Intuitivement connu et utilisé depuis toujours par les chamans, les moines bouddhistes ou les magnétiseurs, l’EMC est aujourd’hui considérée comme une possible alternative d’avenir de la psychothérapie. En déconnectant le mental de ses automatismes inhibiteurs, de ses peurs, de ses angoisses, l’EMC permettrait de prendre du recul par rapport à son « je » présent. Cet état offrirait un espace idéal pour toucher à une forme de réalisation, un élargissement de la vision ou de la compréhension de soi. Car des images peuvent s’y former pour véritablement bousculer la psyché, l’interpeller en un éclair et lui apporter des réponses à des questions non formulées en état de conscience. C’est ce qu’il peut survenir en méditation.
Quelles sont les ondes cérébrales humaines susceptibles de modification en méditation
Les ondes bêta : de 12 à 20 hertz, ce sont les ondes rapides émises en état d’éveil, d’activité, nous permettant d’être alerte, et de traiter des informations. Le niveau de hertz augmente avec le stress.
Les ondes alpha : de 8,5 à 12 hertz, ce sont les ondes émises en état de relaxation, notamment lorsque les yeux sont fermés ou que nous sommes en méditation. On oscille alors entre sommeil et éveil, entre inconscient et conscient.
Les ondes thêta : de 4,5 à 8 hertz, ce sont les ondes émises en état de méditation profonde, de somnolence ou d’hypnose. Ce sont aussi les ondes émises en phase de rêves. Elles permettent au corps de se régénérer en profondeur.

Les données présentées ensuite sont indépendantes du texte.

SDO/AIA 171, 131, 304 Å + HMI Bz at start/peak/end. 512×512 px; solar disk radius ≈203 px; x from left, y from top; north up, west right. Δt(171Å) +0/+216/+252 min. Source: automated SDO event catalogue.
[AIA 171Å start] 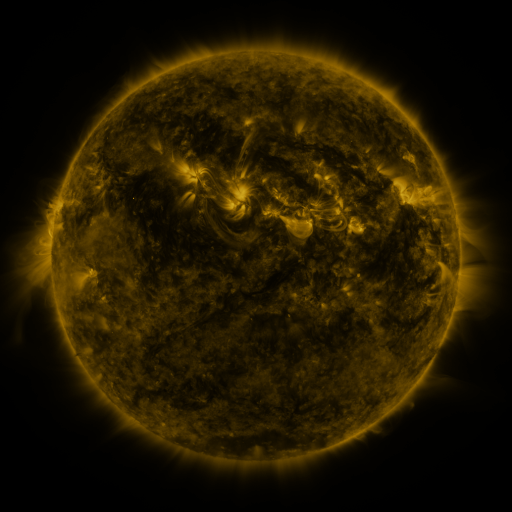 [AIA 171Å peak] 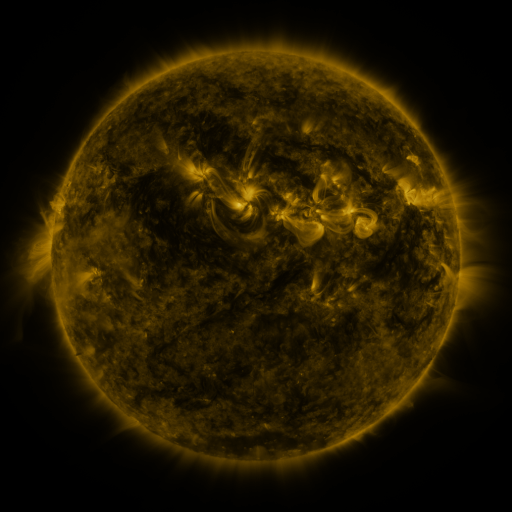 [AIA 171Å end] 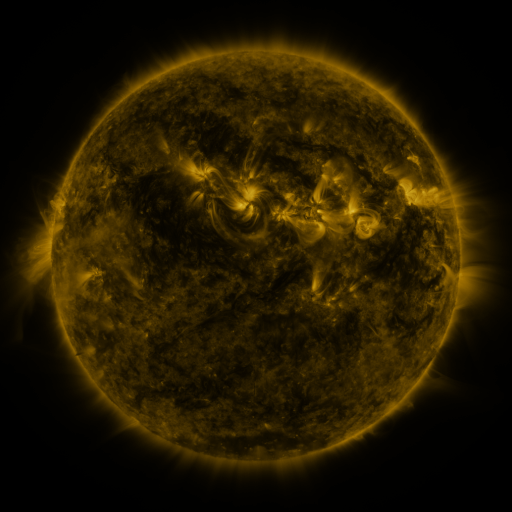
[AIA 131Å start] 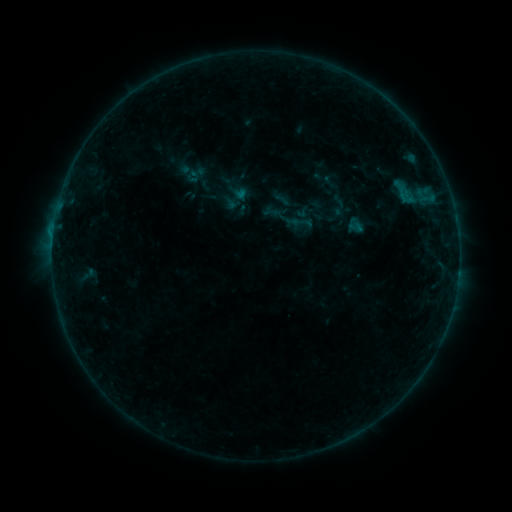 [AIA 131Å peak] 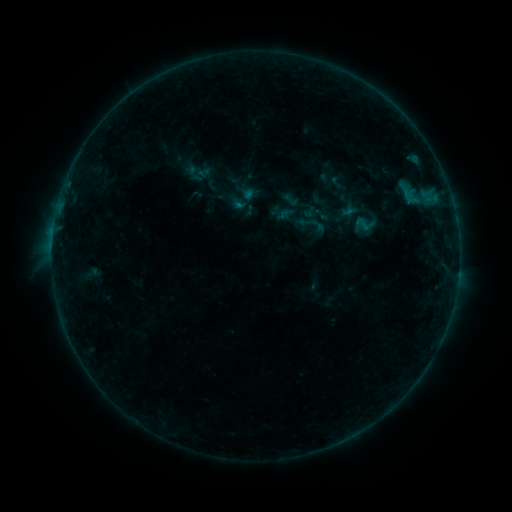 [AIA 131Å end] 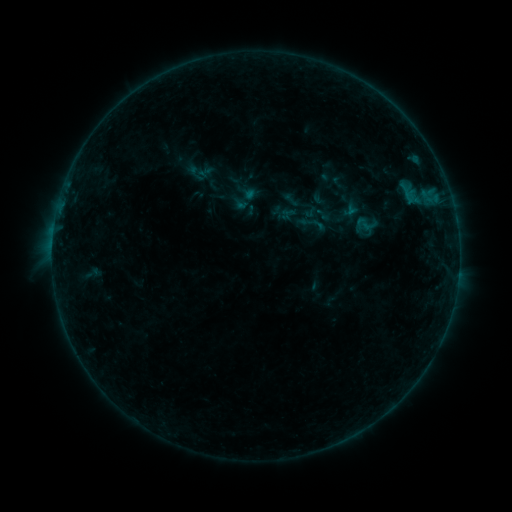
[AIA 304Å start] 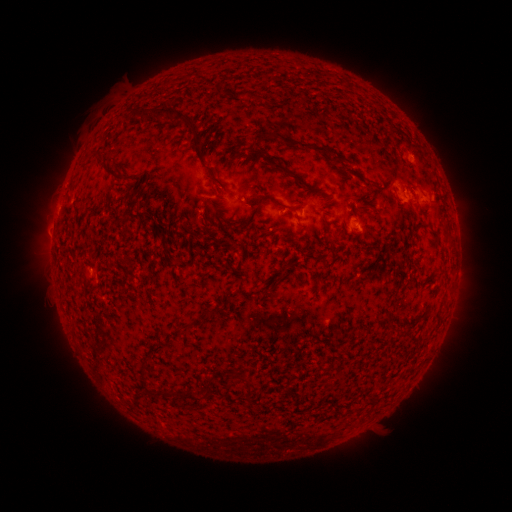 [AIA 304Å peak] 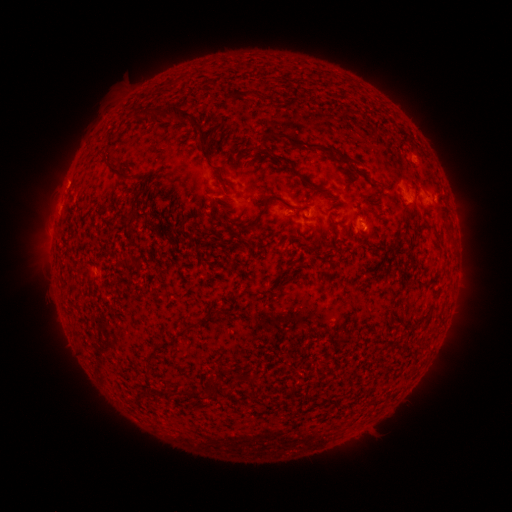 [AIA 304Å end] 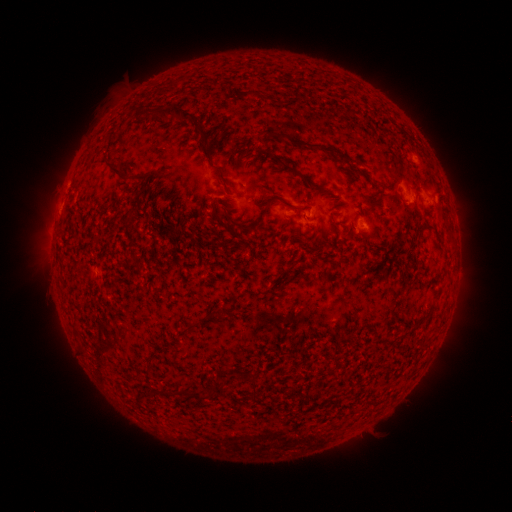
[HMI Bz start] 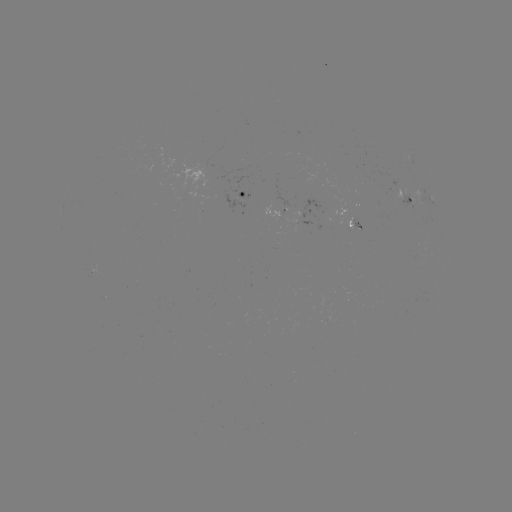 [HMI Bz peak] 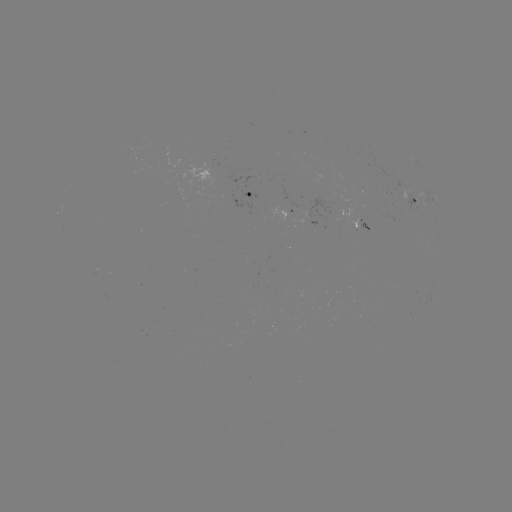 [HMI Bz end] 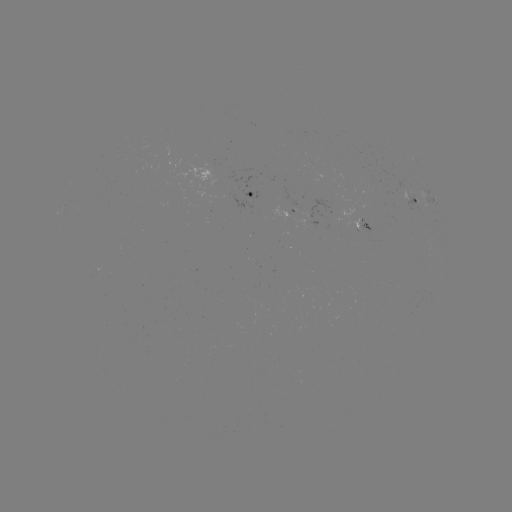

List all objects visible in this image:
emerging-flux region: (401, 194)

Les ondes delta : de 0,1 à 4 hertz, elles correspondent à un état de sommeil très profond, sans rêve, mais on les retrouve aussi chez les nourrissons. D’après les scientifiques ces ondes peuvent être produites au cours de certaines expériences mystiques, avec un sentiment de connexion à l’infini qu’on pourrait rapprocher du samadhi. On dit aussi qu’elles sont des ondes guérisseuses…
Les ondes gamma : de 40 à 80 hertz, elles apparaissent en cas d’activité cérébrale particulièrement intense, intellectuelle ou créative.
Comprendre ces différents types d’ondes cérébrales nous permet de mieux appréhender l’activité cérébrale et électromagnétique en jeu dans la méditation et l’impact de cette pratique sur nos états de conscience et par là nos états émotionnels, nos états d’attention, nos états de créativité…
En synthèse
Si l’expérience prime évidemment sur la théorie, en méditation encore plus que dans n’importe quel domaine, il nous semble important de partager avec vous ces grandes notions physiologiques pour vous aider à comprendre pourquoi et comment cette pratique agit sur vous. Il n’y a rien de mystérieux, encore moins de mystique. Le corps est une machine puissante et d’une intelligence complexe rare. Le Système nerveux et ses nombreuses ramifications sont un territoire d’exploration qui mériterait à lui-seul une encyclopédie, mais prendre le temps d’en comprendre les rudiments schématiques est passionnant pour celui ou celle qui s’intéresse à la méditation.